Not long after the truth was exposed, OpenTable put out an open letter apologizing to the Chicago restaurant community and explaining the incident. Without naming names, they said they “terminated the employee within 48 hours”. The incident however raised more questions; was it really the unidentified employee with no financial incentives who was behind the scandal? Should we just accept that "no shows" are unavoidable or should we consider them to be preventable and an occasional occurrence?

It’s futile to dig into the true story behind the scandal, but the incident revealed the growing concern of restaurant operations about no-shows. Many chefs including Damian Wawrzyniak regularly use Twitter to express their frustrations towards no-shows.

Tweet by Damian Wawrzyniak
No Show becoming a big problem for restaurants

No-shows are a subject often discussed but have never been addressed properly in terms of having a resolution. Perhaps it’s because customers have little knowledge about the dynamite impact it has on restaurants. Firstly, there is ample stock of fresh food and ingredients that would most likely end up in the garbage as a result of customers not turning up for their booking. Secondly, there is the floor staff, who are all suited up ready to be summoned only to discover that there’s no need to be on standby. Thirdly, there are the walk-in guests who get turned away due to an empty “full house”.

If no-shows are detrimental to the business, what measures can be taken to prevent them? Although it’s almost impossible to completely eliminate no-shows, we can definitely put out some safety measures.

Here are the following tips to help you minimize no-shows and last minute cancellations at your restaurant:

Send Reminders

People are so busy they tend to be forgetful. What they need is a little nudge. Sending them a reminder of their booking a day or even a few hours before their reservation could reduce the number of no-shows.

TableCheck's restaurant management platform has a built-in feature that managers can activate to remind customers of their booking prior to their visit.

Track repeat offenders

Has someone missed a reservation for two, three, or maybe even four times? You don’t need a detective to figure out who the repeat offenders are. All you need is a customer database where you can keep an attendance sheet of your customers.
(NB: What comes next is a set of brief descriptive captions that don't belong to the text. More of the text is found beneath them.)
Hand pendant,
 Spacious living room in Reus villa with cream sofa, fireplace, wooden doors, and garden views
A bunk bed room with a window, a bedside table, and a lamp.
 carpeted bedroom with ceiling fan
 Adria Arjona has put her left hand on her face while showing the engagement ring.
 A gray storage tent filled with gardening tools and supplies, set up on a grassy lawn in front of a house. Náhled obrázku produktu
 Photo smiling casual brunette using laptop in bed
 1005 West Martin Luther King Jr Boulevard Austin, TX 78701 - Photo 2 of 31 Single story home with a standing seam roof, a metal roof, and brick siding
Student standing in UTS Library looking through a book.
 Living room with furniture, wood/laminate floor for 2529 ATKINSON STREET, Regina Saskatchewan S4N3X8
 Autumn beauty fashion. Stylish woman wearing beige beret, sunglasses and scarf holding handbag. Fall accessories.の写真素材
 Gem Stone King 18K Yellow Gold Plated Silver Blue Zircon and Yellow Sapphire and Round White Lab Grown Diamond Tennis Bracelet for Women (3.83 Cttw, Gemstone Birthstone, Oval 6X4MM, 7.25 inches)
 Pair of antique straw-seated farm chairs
This way you can easily hunt down the ones who repeatedly cancel at the very last minute, so the next time they try to make a booking you can turn them down without hesitation.

Credit Card Authorization

This is very different than credit card payment. To put it simply, this act is depositing. The restaurant sets an amount that will be processed by credit card when customers make a reservation. The processed amount is held by the payment processor and will not be released until the guest's visit. If in any case, the guests decide not to turn up for their appointment you have every right to release the full or partial hold amount to compensate your loss.

Prepayment

Nothing is safer than being able to lock in that money before your customer visits, that’s why prepayments are considered to be the safest option when it comes to cancellation damage control. Prepayment works in the same way as buying a movie or a flight ticket, the customers choose their meal and make the full purchase right when they make the reservation. Installing prepayment options will require adding a payment gateway to your online reservation site or alternatively consulting your existing restaurant system service provider to see if you can add on this feature.